Ingredients:
- 5 large (150 g) egg whites
- 1 cup (200 g) granulated sugar
- 1/8 tsp (1 g) fine sea salt
- 1 cup (2 sticks / 225 g) unsalted butter, cut into 1-inch cubes, soft room temperature
- 1 tsp (5 mL) pure vanilla extract
Instructions:
- Set up the Bain-Marie: Fill a small saucepan with about 1 inch (2.5 cm) of water and bring to a simmer over medium-low heat. Ensure the water does not touch the bottom of the heatproof mixing bowl.
- Combine Ingredients: Place the egg whites, sugar, and salt into the heatproof bowl. Whisk lightly by hand until just combined.
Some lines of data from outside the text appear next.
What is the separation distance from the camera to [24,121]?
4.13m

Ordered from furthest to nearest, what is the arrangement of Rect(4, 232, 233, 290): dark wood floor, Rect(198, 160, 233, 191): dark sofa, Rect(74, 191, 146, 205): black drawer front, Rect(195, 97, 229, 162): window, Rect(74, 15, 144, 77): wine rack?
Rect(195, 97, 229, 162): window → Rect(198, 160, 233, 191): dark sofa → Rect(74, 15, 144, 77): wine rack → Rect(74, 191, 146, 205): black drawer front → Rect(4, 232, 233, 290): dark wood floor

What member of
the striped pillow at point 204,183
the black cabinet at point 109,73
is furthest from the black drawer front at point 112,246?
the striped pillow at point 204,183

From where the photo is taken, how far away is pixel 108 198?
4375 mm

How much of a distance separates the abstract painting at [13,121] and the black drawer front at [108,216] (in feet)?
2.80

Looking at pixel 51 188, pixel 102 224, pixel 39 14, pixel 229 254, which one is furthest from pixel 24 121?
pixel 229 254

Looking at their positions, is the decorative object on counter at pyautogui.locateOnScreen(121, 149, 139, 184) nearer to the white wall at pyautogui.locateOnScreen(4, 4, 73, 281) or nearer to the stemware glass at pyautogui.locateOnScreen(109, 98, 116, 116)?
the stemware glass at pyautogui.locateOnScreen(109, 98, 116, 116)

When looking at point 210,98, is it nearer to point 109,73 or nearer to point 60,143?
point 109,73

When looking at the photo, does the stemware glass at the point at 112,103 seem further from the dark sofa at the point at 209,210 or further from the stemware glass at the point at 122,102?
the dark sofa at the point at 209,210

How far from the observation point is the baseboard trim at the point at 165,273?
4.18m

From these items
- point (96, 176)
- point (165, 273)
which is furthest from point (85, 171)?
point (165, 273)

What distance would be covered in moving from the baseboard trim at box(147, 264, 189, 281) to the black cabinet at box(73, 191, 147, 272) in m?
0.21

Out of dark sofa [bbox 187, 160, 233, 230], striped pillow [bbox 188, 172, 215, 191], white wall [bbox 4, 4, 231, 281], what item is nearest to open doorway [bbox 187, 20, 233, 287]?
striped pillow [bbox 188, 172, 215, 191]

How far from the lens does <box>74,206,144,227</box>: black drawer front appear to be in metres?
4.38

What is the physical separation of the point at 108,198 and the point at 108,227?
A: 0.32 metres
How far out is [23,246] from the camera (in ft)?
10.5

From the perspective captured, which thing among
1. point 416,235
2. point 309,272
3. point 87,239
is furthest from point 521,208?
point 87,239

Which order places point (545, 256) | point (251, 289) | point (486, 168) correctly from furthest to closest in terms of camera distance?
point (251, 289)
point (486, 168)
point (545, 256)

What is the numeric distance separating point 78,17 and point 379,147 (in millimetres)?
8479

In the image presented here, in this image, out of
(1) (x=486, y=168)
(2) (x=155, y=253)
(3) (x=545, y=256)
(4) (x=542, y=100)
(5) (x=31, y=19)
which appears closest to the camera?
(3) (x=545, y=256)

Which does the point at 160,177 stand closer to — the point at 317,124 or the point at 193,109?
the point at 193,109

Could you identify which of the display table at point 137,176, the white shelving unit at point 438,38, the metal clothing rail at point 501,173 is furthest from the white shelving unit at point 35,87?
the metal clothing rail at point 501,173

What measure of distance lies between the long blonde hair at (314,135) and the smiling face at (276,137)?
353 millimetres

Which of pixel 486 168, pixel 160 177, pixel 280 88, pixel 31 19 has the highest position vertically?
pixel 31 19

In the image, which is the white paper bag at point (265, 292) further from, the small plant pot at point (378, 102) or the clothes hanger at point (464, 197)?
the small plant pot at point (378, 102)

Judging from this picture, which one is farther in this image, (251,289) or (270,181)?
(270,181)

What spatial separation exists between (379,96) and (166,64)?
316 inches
- Heat Gently: Place the bowl over the simmering water. Whisk continuously for 5-8 minutes until the mixture reaches 160°F (71°C). The sugar grains should be completely dissolved.
- Whip to Stiff Peaks: Immediately attach the hot bowl to the stand mixer, fitted with the whisk attachment. Whip on medium speed for 2 minutes, then increase to medium-high until the meringue forms stiff, glossy peaks.
- Cool Completely: Continue whipping until the outside of the bowl feels completely cool to the touch (ideally below 80°F / 26°C). This cooling process may take 10-15 minutes.
- Switch Attachments: Change the attachment from the Whisk to the Paddle. Reduce the speed to low-medium.
- Add Butter Slowly: Add the soft, cubed butter, one cube at a time, allowing each cube to incorporate mostly before adding the next.
- Whip to Smoothness: The mixture will likely look curdled or soupy initially (the 'ugly phase'). Continue mixing on medium speed. After 5-10 minutes, the Swiss Meringue Buttercream will suddenly transform into a thick, pale, smooth, and velvety texture. Scrape down the bowl periodically.
- Final Flavouring: Once smooth, reduce speed to low and mix in the vanilla extract. Beat for one final minute to ensure everything is fully emulsified. Use immediately or store.